More rapid than eagles his discourses came,
And he whistled, and shouted, and I heard him proclaim:
“The deity of Christ cannot be refuted;
Equality with the Father cannot be disputed!”
From the back of the pack there came a loud call:
“That’s not what I think; no, not at all!”
As dry leaves that before the wild hurricane fly,
When they meet with an obstacle, mount to the sky;
So up to the naysayer Bishop Nick flew,
With a fist full of fury (and righteous wrath, too).
And then, in a twinkling, I heard a great “Oomph!”
We’re lucky that Nick didn’t kill the poor doof . . .
Constantine and the Bishops all gathered around,
And kicked Nick to the curb like an unwanted hound.
He was thrown into prison and stripped of his office,
His pallium confiscated – so were his Gospels.
Not quite the Santa you remember, is he?
He was left with only the clothes on his back –
Even a beggar had more in his pack.
But his eyes—how they twinkled! his dimples how merry!
His cheeks were like roses, his nose like a cherry!

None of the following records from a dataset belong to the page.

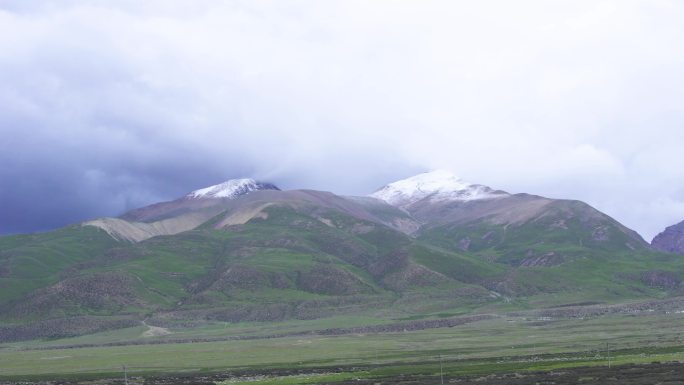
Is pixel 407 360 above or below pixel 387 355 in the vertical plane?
below

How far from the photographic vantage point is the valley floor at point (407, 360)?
3789 inches

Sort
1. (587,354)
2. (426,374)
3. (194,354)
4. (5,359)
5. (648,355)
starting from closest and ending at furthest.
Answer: (426,374) < (648,355) < (587,354) < (194,354) < (5,359)

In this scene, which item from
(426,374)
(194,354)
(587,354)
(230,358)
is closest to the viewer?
(426,374)

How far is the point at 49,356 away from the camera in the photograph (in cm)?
18550

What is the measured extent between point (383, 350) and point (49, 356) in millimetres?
81948

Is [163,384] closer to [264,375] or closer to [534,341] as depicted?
[264,375]

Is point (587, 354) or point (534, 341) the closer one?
point (587, 354)

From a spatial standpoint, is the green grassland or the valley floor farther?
Answer: the green grassland

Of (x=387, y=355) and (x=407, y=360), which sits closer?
(x=407, y=360)

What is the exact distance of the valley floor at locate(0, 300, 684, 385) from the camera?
96250mm

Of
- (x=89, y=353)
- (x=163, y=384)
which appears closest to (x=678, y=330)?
(x=163, y=384)

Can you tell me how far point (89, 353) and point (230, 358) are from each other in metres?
50.6

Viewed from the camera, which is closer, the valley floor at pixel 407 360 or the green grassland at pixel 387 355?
the valley floor at pixel 407 360

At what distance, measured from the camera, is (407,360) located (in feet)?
429
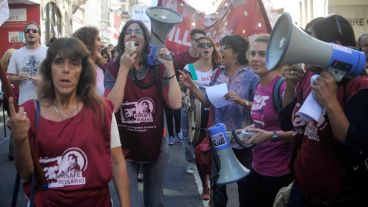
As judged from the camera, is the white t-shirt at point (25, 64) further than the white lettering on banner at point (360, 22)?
No

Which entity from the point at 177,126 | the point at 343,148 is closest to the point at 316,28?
the point at 343,148

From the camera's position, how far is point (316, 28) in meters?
2.47

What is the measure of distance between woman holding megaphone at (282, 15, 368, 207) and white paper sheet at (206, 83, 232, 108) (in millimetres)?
1509

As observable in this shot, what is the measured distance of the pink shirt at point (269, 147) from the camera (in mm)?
3531

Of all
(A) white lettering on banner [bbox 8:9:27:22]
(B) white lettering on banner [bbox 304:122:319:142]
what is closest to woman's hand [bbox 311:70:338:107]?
(B) white lettering on banner [bbox 304:122:319:142]

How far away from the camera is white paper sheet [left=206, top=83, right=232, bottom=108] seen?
4145mm

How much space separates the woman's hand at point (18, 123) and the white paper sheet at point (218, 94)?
2124 millimetres

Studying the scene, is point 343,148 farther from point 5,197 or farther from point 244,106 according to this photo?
point 5,197

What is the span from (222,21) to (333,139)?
197 inches

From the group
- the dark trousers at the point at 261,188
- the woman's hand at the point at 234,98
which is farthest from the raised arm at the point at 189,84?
the dark trousers at the point at 261,188

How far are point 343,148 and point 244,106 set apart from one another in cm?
191

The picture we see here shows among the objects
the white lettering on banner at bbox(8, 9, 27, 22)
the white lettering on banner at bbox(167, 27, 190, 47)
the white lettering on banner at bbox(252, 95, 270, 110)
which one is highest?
the white lettering on banner at bbox(8, 9, 27, 22)

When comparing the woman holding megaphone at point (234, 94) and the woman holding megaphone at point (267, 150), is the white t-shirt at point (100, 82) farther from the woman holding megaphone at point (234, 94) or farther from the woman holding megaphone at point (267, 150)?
the woman holding megaphone at point (267, 150)

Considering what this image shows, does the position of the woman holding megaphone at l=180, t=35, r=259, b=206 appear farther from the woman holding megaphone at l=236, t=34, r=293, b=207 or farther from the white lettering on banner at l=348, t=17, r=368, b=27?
the white lettering on banner at l=348, t=17, r=368, b=27
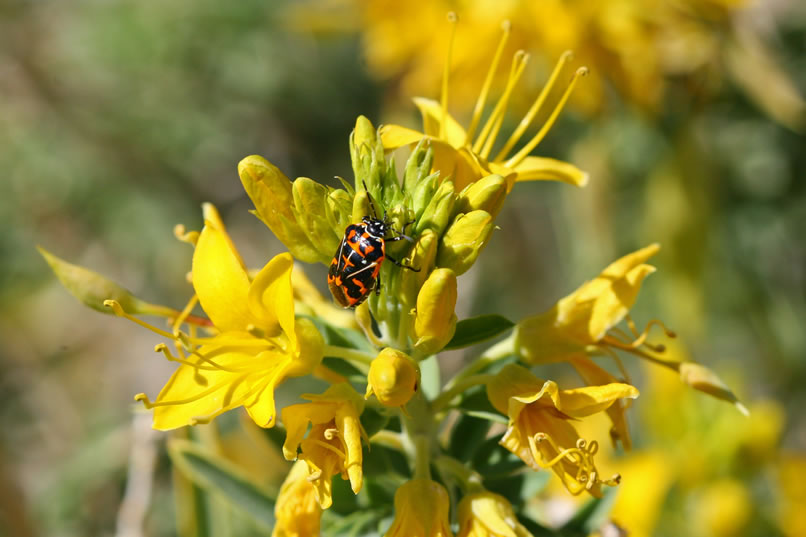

His droll little mouth was drawn up like a bow
And the beard of his chin was as white as the snow.
Arius was in favor of kicking his teeth,
But he was outvoted and started to seethe:
“Nick doesn’t deserve proper food for his belly,
Why don’t we just kill him? Someone, please tell me!”
It was then that they learned just how wrong they all were –
It all happened so fast, it seemed like a blur:
Christ and the Virgin visited his bed
– are we really quite certain this wasn’t all in his head? –
They restored his belongings and sent him to work
Helping poor children and building the Church.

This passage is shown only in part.